The sweet and the ugly

Spotting a gap in the market and a foray down the path with an ugly but delicious vegetable saw Matt and Ruth Young from Elphin Grove Farm take another chance on a sweeter vegetable, and today Harvest Launceston Community Farmers’ Market goers are treated during the late summer and autumn months to the freshest sweet corn and celeriac.

Two years ago, Matt and Ruth saw a gap in the local market and added some sweet corn to their ongoing experiment with celeriac. The corn was a hit, although there was a mixed bunch of yellow and white colours due to cross pollination.  This year there is fully white, bi-colour and yellow ears of sweet corn with all three having quite different flavour profiles.

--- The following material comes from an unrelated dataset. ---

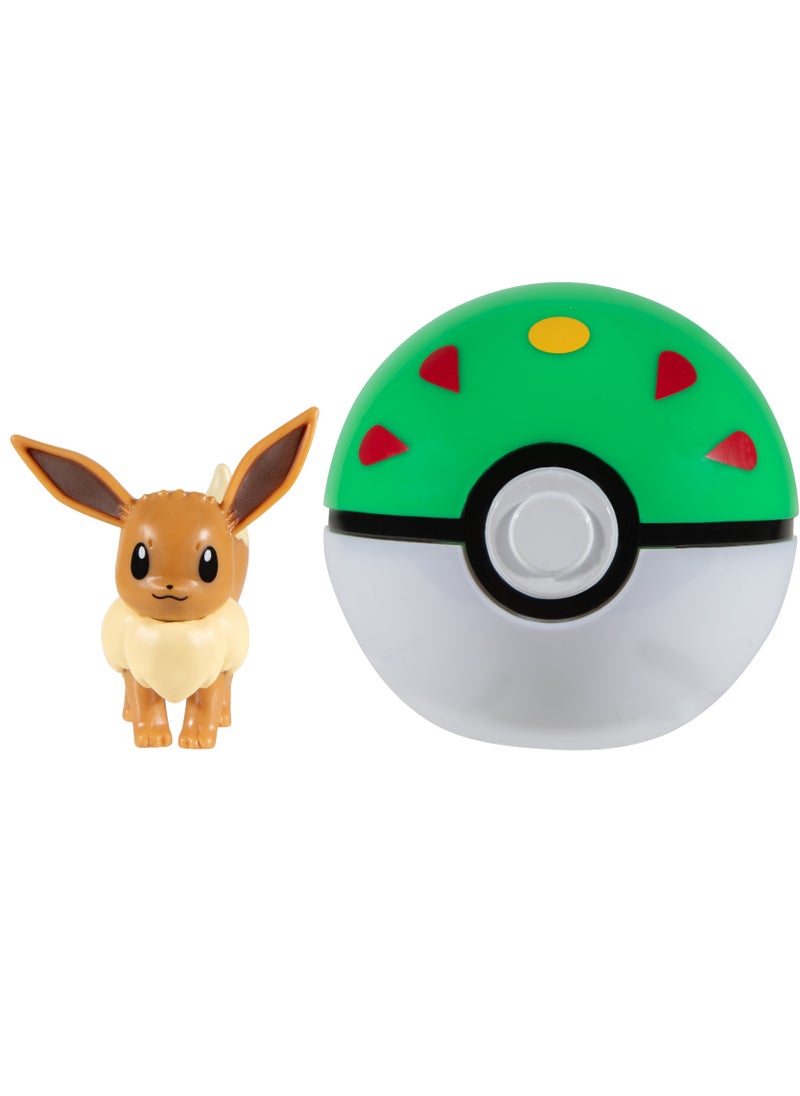 Pokemon Clip N Go, Assorted 1 Piece (Character & Color May Vary) | Poke Ball | Character Figure | Collectible Figure | Battle Figure | Pikachu , Eeve and more! | Perfect Gift for Kids and Collectors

As the leaves start to turn and the wonderful autumn colours are on display throughout the State, celeriac also comes into its own. Celeriac has a rough, knobbly leathery skin with a mass of roots and looks more like a root vegetable gone wrong, but beneath the ugly outer skin is the creamy white flesh that tastes of parsley and celery. Above ground it has a top of green, celery-like growth radiating from the central knob, pull this top up and what you unearth looks like a turnip gone wrong.

Celeriac is a perfect non-starch substitute for potatoes. Half a cup contains only 30 calories, no fat and provides an excellent source of dietary fibre. Celeriac is diverse and can be mashed, boiled, french-fried or even grated raw into salad. To prepare simply peel it and keep it in acidulated water until ready to use.

Elphin Grove Farm is a family run business, operating on 220 hectares in East Sassafras near Latrobe. Ian and Lesley Young moved to the property from Bruny Island in 1980 and since then their son Matthew and his wife Ruth have become involved in the business.

With the loss of processing contracts eight years ago, the family started looking at other areas of growth for their business. A local vegetable wholesaler gave them an “ugly turnip looking thing” and told them to try growing it. After a bit of research, a trial patch of celeriac was started. “This meant we had to get seedlings grown and then work out how we were going to plant them. We started with 1,500 plants, they required regular irrigation and fertilisation. As it was a small patch we weeded it by hand.” Today the trial has grown to 50,000 plants and their celeriac is now sold locally and interstate.

The corn is not an entirely new product for the family, as they used to grow it but stopped when food-processing contracts were cancelled and moved offshore. After talking to some local grocers they recognised a gap in the market for local sweet corn, as the majority of what was available locally was from the mainland and up to five days old before reaching shop shelves. “We decided to give it go again.” This time without the pressure of other crops working against them, their corn was a success.

Apart from celeriac and corn, Elphin Grove farms peas for Simplot, poppies for Tasmanian Alkaloids, prime lamb and beef for the local butcher markets. The farm adheres to the Freshcare quality insurance program with a focus on sustainability and profitability.

Ruth and Matt will be at Harvest Launceston this week with their celeriac and corn crops.